Couples who met during the pandemic, however, are finding that their relationships have been all seclusion, no inclusion. For them, the “relational turbulence” of fusing their full lives—as Gwendolyn Seidman, a social psychologist at Albright College, characterizes it—has come all at once, whenever public-health imperatives have allowed. When we don’t know things about someone we like, we tend to fill in the blanks with positive information or assume that the person is similar to us, Madeleine Fugère, a psychologist at Eastern Connecticut State University, told me. Any unattractive qualities are therefore unexpected and might attract outsize attention later.

Think of the lockdown relationship as a cousin of the long-distance relationship. Long-distance couples obviously lack the proximity of lockdown relationships, but both exist outside the social worlds that are central to successful partnerships. Researchers theorize that idealizing a partner helps long-distance couples maintain their connection. Yet the professor Laura Stafford has found that those who finally close the distance predictably report surprises—positive, neutral, and negative. A 2006 study found that when long-distance couples moved close together, one-third broke up within three months.

This was the case for Celia: Last summer’s easing restrictions prompted her to have a conversation with the man she was seeing about their relationship status. She felt purposeless, living away from home in a relationship that was still undefined. He wanted to keep it casual, a decision she still doesn’t fully understand. He had gotten out of a serious relationship about a year before they met, so she wondered if he still loved his ex, but she never asked him about it. “I felt like I was wasting my time,” she said. “Like, What am I still doing here?” She couldn’t bring herself to end it immediately, but they finally broke up for real in August of 2020.

People usually know what’s nonnegotiable for them. Experts told me that any new information that makes someone feel significantly worse about a relationship can be a dealbreaker; any revelations that make them more excited, or that confirm their belief in their compatibility with their partner, are likely a good sign. In all cases, communication is vital. Jessica, who works in finance in New York, has recently had these conversations with their partner over the pair’s different levels of social energy. (Jessica, who requested to be identified by their first name only, uses they/them pronouns.) Earlier this summer, after a jam-packed weekend visiting friends that culminated with a Saturday-night party, Jessica was exhausted. “I almost immediately shut down,” they told me. After discussing this, Jessica and their partner agreed that the two needed to plan to socialize separately sometimes. They negotiated the boundary between their individual lives and their shared one.

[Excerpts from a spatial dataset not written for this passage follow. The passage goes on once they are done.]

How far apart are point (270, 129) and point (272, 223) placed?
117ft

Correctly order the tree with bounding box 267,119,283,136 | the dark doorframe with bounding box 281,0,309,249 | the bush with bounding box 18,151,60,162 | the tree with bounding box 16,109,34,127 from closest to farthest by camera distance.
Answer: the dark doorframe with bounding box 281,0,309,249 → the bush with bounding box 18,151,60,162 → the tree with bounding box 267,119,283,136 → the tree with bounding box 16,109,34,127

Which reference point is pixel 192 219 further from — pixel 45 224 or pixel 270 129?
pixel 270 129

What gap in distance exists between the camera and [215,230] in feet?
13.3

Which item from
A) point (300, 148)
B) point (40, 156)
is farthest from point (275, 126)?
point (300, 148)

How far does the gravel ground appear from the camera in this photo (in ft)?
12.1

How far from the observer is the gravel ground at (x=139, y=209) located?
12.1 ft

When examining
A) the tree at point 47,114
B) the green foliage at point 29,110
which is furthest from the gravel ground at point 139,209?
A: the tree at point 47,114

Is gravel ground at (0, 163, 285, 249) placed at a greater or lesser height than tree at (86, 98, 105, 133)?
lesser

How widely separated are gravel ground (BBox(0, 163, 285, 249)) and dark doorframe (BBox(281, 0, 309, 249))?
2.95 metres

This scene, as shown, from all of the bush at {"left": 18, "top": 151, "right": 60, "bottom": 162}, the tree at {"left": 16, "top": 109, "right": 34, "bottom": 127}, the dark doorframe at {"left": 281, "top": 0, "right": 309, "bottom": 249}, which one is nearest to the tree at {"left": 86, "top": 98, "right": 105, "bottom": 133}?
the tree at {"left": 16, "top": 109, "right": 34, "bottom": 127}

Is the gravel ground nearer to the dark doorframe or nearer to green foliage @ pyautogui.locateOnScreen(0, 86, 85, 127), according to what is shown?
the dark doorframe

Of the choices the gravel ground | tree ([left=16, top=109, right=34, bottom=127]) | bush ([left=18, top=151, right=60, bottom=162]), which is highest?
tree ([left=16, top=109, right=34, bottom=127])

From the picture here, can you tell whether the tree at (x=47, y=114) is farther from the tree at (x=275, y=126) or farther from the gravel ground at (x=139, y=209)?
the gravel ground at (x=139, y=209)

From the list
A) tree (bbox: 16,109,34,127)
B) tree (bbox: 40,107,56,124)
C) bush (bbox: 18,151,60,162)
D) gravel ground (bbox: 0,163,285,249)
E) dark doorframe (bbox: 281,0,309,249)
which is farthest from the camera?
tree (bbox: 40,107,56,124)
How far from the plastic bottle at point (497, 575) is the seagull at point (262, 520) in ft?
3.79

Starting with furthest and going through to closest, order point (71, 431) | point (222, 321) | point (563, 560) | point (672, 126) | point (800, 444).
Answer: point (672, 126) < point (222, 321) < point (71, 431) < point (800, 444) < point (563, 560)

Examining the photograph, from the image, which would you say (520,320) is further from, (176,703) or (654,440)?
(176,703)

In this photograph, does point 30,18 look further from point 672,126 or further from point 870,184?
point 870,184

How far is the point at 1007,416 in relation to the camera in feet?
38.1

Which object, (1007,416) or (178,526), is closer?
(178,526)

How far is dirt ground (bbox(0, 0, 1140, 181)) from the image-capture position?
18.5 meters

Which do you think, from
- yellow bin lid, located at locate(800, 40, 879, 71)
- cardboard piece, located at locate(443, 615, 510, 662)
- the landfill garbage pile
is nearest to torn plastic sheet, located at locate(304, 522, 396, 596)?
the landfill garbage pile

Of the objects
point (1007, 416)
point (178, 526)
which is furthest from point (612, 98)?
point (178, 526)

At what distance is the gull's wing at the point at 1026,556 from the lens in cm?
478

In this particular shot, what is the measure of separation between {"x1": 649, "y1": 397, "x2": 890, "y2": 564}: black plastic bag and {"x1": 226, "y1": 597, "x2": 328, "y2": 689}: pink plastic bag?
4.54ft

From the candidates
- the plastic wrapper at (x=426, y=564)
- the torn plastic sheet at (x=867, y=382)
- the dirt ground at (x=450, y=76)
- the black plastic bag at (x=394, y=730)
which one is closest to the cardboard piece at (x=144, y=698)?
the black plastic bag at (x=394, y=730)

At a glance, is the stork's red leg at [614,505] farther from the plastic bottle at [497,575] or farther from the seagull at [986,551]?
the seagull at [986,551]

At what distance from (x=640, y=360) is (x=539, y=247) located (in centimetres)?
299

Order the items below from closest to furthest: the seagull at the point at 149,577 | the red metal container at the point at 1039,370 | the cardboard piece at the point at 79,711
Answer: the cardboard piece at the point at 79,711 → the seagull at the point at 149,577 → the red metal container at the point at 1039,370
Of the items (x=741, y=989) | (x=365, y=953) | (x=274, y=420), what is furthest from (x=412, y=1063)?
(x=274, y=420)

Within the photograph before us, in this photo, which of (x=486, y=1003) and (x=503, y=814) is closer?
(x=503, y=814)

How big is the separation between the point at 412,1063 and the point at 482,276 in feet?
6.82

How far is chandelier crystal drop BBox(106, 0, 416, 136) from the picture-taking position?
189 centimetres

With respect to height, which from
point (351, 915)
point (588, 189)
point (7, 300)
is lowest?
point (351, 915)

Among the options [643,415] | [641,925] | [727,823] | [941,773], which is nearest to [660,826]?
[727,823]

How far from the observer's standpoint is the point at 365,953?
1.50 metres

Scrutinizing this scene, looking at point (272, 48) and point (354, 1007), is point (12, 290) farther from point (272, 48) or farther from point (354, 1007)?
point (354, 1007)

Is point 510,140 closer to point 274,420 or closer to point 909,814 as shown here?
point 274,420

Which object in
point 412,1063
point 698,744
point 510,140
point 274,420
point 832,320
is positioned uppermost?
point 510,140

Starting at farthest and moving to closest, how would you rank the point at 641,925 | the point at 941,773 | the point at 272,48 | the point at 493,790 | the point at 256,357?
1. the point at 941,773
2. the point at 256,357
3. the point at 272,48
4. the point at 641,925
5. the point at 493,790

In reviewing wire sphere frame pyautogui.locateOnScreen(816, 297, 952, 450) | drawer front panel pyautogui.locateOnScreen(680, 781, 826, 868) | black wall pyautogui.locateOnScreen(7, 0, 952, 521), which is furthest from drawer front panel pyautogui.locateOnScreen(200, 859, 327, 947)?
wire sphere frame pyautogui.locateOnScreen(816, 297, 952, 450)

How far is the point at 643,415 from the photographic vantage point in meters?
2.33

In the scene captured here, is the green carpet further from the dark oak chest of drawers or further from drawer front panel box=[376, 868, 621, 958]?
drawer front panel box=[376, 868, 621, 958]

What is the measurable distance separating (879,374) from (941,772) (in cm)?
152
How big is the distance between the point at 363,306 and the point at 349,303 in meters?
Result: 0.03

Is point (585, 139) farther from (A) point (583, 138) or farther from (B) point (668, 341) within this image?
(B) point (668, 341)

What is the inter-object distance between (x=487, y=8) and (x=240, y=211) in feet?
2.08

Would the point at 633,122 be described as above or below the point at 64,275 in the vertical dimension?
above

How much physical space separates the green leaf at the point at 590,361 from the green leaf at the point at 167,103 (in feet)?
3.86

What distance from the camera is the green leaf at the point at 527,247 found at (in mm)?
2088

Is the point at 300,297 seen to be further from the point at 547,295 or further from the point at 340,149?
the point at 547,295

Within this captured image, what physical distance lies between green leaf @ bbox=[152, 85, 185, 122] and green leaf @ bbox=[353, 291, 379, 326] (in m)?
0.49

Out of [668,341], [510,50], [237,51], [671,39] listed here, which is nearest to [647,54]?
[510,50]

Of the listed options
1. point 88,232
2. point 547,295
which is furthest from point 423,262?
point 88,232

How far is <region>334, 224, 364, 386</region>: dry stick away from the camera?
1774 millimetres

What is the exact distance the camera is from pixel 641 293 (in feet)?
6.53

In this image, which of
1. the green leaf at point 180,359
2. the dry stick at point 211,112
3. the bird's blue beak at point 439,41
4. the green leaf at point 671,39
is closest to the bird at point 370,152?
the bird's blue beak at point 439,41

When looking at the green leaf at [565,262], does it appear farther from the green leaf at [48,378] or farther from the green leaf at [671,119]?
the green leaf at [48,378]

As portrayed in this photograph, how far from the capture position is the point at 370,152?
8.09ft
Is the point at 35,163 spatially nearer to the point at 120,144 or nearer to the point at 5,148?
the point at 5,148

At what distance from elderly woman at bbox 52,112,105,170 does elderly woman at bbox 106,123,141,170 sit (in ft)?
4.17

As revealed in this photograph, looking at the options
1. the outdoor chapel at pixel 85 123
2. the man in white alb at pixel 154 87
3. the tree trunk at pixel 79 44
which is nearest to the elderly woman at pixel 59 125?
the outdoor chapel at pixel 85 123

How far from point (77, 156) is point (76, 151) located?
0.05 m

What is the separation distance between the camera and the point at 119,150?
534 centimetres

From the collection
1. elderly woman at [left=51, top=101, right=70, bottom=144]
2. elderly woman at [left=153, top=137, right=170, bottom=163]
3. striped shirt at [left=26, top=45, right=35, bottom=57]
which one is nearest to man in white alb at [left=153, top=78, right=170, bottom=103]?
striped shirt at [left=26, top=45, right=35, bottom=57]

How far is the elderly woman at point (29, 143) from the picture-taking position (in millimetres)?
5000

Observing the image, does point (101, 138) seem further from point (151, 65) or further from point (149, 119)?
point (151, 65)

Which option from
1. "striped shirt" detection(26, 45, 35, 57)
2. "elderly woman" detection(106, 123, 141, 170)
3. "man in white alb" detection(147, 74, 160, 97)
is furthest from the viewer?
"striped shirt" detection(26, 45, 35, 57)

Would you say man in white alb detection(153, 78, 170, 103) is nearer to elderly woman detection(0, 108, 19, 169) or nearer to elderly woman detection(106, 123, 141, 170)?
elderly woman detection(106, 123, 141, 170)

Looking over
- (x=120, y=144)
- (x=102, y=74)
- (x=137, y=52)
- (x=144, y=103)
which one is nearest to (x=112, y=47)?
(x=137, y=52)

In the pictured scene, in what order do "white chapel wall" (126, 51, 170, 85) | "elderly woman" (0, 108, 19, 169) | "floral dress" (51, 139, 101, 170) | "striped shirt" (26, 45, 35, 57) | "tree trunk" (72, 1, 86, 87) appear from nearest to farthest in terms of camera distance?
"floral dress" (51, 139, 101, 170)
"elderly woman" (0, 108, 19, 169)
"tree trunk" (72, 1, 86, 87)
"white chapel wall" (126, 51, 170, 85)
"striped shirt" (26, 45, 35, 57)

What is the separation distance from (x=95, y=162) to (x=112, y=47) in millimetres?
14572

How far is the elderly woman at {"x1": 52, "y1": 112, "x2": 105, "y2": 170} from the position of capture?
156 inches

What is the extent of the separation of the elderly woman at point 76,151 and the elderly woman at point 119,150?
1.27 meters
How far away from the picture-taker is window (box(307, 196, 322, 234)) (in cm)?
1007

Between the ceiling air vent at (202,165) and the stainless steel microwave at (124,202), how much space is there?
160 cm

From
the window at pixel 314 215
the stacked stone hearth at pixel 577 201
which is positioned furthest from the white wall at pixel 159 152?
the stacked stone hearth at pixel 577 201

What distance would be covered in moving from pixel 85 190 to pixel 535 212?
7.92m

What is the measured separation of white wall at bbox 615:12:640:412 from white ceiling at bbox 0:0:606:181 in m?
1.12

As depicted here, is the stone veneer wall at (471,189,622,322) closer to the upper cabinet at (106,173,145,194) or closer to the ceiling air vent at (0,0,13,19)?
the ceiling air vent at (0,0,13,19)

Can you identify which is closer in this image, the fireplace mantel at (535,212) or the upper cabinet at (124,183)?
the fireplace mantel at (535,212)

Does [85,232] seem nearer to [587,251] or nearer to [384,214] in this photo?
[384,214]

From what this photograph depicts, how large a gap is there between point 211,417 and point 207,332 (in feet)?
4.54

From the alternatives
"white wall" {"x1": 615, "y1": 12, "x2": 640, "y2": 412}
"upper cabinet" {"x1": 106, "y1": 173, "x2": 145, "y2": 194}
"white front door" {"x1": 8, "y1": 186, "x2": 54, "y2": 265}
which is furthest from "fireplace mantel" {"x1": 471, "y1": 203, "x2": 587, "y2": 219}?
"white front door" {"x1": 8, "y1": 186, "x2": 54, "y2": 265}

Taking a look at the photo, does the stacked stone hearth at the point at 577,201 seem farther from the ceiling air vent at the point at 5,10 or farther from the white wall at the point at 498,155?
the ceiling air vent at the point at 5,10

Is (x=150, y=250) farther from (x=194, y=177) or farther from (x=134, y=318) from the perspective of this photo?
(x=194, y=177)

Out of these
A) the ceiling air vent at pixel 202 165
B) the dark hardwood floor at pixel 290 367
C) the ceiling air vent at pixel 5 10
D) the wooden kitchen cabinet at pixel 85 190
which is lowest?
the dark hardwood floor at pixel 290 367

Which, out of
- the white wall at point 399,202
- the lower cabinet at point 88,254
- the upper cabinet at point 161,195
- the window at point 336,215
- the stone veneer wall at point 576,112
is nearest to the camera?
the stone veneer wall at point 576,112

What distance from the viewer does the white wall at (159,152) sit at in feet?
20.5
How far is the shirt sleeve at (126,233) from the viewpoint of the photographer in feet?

But unearthing new information about a partner can also help a couple know each other in greater depth. Lauren Cocroft, a high-school speech coach in California, had this experience with her current partner, whom she matched with last summer on Tinder. (She said she downloaded the app because she was bored at home with her parents; he told her he bought a premium version of Tinder just so he could “Super Like” her.) “I went from ‘Oh, I just met you’ … [to] four days later I’m farting in your bed and we’re giggling about it,” she told me of the early days of their relationship. During a trip to Los Angeles this summer, they went to a store that sold a special Japanese-made denim Cocroft’s partner loved. She’d known that he was a “denim-head,” but she’d never seen him so in his element, talking about the intricacies of weight, cut, and fit with a store representative who was as knowledgeable as he was.

This small moment might exemplify the tension—and connection—between predictability and novelty, inclusion and seclusion, the security of a private connection and the freshness of a public moment. Watching her partner in the store, “it felt like I had a crush,” Lauren told me. That night, she Googled some of the brands that he had been discussing. She’d been introduced to a new aspect of his world, and she wanted to learn even more.

Kate Cray is a senior associate editor at The Atlantic.